Passage shown
..........

Europe can feel at home with 16m Muslims

Europe can feel at home with 16m Muslims

Source: Financial Times: Comments & Analysis
by Simon Kuper, Published: 16 September 2007

When Italians immigrated to France in the late 19th century, many French be­lieved these often under­educated, religious newcomers would never integrate. Some Italians were killed in race riots, write Jonathan Laurence and Justin Vaisse in their book Integrating Islam*. Later, Portuguese, Polish or Jewish immigrants were deemed “unable to integrate” into France, but they did.

Now the European Union’s 16m or so Muslims are often considered unassimilable. Fifty years after they began arriving in Europe, their rates of joblessness and incarceration remain high. A very small number are fundamentalist terrorists, as in the recently foiled plot in Germany. Muslims also traditionally have more children than native Europeans. Hence the American neo-conservative Norman Podhoretz, in his new book**, predicts that western Europe will be “conquered from within by Islamofascism”.

Yet the Financial Times’ recent series of articles on Muslims in Europe showed nothing of the kind. We found that most concerns about Europe’s Muslims were overblown – despite the terrorists – and in time may fade like those ancient fears of Italians.

It is true that Muslims on average perform worse in schools and on the job market than native Europeans. Some American writers such as Walter Laqueur contrast this with the success of Jewish immigrants a century ago. However, that comparison is flawed. The Jews were arriving in countries where few natives had gone beyond primary school. There was no educational gap. The Muslims landed in an unprecedentedly educated Europe. It would be astounding if children of often illiterate immigrants closed that gap in one generation, but some do.

Nor do many Muslims seek Europe’s destruction. When the US State department polled French Muslims in 2005, for example, 95 per cent expressed a favourable overall opinion of France. In the Netherlands, surveys also show overwhelming contentment.

That Muslims are grinding out babies ready to take over Europe is an outdated canard. Mr Laqueur worries about declining European fertility, but the Muslim decline is sharper. In 1970 Algerian and Moroccan women averaged about seven children each. Now they have fewer than three. America’s Central Intelligence Agency even estimates the Algerian, Turkish and Tunisian figure at below two, lower than France’s. The Parisian demographers Youssef Courbage and Emmanuel Todd demonstrate in their new book*** that after most men in a country become literate, the fertility rate falls.

..........

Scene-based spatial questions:
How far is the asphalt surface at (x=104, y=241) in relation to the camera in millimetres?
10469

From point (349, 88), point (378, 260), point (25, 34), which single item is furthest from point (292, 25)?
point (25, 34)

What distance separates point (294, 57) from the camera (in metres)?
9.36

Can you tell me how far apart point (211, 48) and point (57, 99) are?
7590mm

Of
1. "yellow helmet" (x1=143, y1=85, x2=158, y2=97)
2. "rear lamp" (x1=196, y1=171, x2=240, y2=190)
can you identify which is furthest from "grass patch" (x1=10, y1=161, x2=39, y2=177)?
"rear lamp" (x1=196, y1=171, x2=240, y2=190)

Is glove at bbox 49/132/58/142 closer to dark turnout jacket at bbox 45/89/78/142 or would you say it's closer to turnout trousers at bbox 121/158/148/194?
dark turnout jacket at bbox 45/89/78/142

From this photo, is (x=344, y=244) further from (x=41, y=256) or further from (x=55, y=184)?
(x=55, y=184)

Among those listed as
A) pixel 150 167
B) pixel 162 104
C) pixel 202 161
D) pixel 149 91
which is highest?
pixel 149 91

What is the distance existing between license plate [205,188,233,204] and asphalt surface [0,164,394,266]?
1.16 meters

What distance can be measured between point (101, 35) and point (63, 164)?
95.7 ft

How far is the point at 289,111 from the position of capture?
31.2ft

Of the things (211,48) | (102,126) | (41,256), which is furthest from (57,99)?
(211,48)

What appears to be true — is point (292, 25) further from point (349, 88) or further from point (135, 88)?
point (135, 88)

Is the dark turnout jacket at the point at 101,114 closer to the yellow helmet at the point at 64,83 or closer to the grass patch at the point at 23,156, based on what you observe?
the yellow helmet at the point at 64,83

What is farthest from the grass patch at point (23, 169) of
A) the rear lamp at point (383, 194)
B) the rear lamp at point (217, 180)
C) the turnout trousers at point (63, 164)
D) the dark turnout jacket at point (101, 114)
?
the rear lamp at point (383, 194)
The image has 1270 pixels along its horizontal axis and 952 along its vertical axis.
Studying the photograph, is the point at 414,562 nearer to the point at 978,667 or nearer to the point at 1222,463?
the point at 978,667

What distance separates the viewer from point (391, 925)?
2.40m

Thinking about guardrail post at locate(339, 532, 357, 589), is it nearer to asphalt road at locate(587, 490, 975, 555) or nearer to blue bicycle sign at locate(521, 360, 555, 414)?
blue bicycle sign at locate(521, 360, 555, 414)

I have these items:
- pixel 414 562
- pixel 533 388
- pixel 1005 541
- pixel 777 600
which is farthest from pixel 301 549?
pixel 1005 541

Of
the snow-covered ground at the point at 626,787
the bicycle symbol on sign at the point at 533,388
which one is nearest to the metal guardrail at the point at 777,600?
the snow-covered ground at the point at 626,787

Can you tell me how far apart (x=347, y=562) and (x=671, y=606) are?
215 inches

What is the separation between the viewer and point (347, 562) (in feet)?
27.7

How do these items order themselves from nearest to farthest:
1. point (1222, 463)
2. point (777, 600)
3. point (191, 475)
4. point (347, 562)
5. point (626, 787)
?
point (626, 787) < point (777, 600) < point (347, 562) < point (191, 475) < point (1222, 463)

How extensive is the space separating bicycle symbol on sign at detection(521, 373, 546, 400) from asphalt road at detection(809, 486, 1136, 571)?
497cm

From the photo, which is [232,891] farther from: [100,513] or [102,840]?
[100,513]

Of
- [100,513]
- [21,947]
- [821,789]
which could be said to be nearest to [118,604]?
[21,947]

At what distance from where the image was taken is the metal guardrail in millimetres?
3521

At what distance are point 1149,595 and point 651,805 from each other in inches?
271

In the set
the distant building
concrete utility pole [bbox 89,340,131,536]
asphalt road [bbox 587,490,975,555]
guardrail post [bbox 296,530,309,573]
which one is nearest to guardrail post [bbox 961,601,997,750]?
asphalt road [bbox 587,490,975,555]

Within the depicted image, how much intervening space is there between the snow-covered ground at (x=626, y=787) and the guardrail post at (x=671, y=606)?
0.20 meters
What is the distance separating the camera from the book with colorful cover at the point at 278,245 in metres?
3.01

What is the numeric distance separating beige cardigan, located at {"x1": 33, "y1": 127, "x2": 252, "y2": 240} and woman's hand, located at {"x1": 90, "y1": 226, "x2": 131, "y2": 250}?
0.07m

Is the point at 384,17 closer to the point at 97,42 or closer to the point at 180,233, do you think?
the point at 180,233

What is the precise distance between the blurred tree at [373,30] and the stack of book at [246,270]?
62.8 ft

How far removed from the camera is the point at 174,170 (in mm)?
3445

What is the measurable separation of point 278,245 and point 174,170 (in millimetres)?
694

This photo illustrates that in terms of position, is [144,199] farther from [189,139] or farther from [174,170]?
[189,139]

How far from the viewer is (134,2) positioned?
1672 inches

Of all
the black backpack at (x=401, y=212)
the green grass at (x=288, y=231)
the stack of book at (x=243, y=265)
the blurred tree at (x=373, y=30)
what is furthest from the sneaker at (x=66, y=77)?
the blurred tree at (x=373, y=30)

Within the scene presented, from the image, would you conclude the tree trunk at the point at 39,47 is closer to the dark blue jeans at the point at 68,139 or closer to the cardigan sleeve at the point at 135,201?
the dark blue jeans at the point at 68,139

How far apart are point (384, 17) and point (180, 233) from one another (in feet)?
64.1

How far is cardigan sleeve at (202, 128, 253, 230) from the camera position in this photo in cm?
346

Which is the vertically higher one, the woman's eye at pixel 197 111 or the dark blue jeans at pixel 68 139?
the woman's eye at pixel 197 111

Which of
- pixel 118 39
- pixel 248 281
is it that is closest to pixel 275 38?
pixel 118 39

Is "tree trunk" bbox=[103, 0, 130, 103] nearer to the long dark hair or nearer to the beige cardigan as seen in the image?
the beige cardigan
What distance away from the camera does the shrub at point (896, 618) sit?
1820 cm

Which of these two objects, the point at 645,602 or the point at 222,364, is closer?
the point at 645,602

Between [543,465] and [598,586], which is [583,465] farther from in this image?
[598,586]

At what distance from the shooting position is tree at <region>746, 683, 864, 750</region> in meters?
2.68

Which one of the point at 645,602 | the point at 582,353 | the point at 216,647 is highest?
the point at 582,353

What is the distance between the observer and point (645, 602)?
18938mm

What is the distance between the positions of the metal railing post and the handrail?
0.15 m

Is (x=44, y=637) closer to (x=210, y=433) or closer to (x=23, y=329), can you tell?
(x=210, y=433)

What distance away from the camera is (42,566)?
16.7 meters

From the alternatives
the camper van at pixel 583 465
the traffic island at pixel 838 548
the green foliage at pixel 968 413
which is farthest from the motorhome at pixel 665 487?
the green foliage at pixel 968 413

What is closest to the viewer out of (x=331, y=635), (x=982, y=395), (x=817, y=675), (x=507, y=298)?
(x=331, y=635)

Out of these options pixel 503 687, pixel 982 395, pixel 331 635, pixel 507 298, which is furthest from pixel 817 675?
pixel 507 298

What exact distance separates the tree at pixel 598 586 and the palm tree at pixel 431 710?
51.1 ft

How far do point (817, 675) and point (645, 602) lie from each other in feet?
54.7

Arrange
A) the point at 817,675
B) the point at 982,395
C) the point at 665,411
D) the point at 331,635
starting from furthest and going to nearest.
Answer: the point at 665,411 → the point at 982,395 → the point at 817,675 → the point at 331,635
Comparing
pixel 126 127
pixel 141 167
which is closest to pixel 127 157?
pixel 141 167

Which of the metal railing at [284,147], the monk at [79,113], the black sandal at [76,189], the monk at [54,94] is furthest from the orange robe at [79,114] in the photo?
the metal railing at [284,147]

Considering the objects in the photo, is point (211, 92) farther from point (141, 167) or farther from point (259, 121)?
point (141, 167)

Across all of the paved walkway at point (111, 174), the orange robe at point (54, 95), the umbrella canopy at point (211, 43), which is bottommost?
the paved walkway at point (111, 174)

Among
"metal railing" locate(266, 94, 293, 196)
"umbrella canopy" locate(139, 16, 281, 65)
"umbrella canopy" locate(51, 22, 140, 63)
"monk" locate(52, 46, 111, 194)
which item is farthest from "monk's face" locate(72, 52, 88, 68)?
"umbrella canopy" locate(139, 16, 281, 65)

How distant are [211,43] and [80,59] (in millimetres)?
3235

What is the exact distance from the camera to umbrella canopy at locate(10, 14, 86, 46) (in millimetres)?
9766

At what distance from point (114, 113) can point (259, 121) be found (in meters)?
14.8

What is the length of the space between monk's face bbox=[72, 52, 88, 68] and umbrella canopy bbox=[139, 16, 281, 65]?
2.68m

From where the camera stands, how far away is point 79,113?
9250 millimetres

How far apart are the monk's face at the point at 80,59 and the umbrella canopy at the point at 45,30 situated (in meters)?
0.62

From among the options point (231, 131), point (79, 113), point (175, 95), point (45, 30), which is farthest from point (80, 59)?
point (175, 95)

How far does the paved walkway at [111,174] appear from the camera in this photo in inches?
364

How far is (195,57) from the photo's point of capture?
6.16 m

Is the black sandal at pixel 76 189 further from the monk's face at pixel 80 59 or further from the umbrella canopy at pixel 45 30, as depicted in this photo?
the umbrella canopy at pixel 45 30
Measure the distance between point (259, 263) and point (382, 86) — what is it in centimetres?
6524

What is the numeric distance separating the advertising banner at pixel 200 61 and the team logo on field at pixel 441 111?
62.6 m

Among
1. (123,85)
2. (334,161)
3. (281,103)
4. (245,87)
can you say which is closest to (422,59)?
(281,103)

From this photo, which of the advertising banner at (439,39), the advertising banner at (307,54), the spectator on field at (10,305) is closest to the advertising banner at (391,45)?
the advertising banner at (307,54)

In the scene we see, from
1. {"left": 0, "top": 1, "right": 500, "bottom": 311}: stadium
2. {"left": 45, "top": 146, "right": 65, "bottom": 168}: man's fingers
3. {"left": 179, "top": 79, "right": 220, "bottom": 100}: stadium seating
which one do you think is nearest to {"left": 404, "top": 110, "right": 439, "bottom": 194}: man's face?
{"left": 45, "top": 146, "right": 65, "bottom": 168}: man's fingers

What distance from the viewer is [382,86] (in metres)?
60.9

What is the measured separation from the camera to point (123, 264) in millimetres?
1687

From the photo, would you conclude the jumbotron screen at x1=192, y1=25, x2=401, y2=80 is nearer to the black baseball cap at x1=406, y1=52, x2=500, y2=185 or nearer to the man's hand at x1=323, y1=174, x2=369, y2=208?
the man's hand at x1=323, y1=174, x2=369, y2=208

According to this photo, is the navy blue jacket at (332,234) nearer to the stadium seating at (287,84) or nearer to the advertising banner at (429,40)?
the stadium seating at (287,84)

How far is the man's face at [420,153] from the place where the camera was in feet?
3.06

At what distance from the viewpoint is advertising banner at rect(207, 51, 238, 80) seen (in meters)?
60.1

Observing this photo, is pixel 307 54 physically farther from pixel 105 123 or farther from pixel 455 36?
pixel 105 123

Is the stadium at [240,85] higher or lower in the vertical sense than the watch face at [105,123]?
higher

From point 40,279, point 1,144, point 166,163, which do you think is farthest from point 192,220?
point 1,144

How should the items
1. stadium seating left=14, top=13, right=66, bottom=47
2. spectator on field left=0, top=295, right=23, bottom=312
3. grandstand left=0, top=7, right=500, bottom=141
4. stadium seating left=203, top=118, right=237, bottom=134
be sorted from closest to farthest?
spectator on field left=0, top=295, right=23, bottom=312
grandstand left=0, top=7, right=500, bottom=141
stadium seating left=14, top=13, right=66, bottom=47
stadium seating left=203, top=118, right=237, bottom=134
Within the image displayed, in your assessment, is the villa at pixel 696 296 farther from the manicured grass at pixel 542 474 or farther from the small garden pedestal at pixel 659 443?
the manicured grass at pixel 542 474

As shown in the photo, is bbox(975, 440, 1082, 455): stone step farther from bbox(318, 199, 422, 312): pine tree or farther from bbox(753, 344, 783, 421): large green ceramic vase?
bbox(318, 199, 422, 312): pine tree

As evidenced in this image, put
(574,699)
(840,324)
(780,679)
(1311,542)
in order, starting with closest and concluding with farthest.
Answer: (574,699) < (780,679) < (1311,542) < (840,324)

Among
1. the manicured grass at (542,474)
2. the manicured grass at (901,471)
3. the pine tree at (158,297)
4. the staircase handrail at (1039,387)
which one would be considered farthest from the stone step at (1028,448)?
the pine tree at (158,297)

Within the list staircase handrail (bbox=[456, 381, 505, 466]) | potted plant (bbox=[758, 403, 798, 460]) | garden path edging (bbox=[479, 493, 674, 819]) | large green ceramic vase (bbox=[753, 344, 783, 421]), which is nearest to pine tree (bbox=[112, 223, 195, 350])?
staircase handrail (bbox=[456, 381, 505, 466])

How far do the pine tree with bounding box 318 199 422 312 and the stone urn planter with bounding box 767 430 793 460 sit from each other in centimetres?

..........

Task set
- A) Quote the article on Europe's Muslims from "Yet the Financial" up to and including "but some do.".
- B) Which immigrant groups does the article on Europe's Muslims say were once thought unable to integrate into France?
The listing comes from a source separate from the article.

Final answers
- A)
Yet the Financial Times’ recent series of articles on Muslims in Europe showed nothing of the kind. We found that most concerns about Europe’s Muslims were overblown – despite the terrorists – and in time may fade like those ancient fears of Italians.

It is true that Muslims on average perform worse in schools and on the job market than native Europeans. Some American writers such as Walter Laqueur contrast this with the success of Jewish immigrants a century ago. However, that comparison is flawed. The Jews were arriving in countries where few natives had gone beyond primary school. There was no educational gap. The Muslims landed in an unprecedentedly educated Europe. It would be astounding if children of often illiterate immigrants closed that gap in one generation, but some do.

- B) Italians, Portuguese, Polish and Jewish immigrants.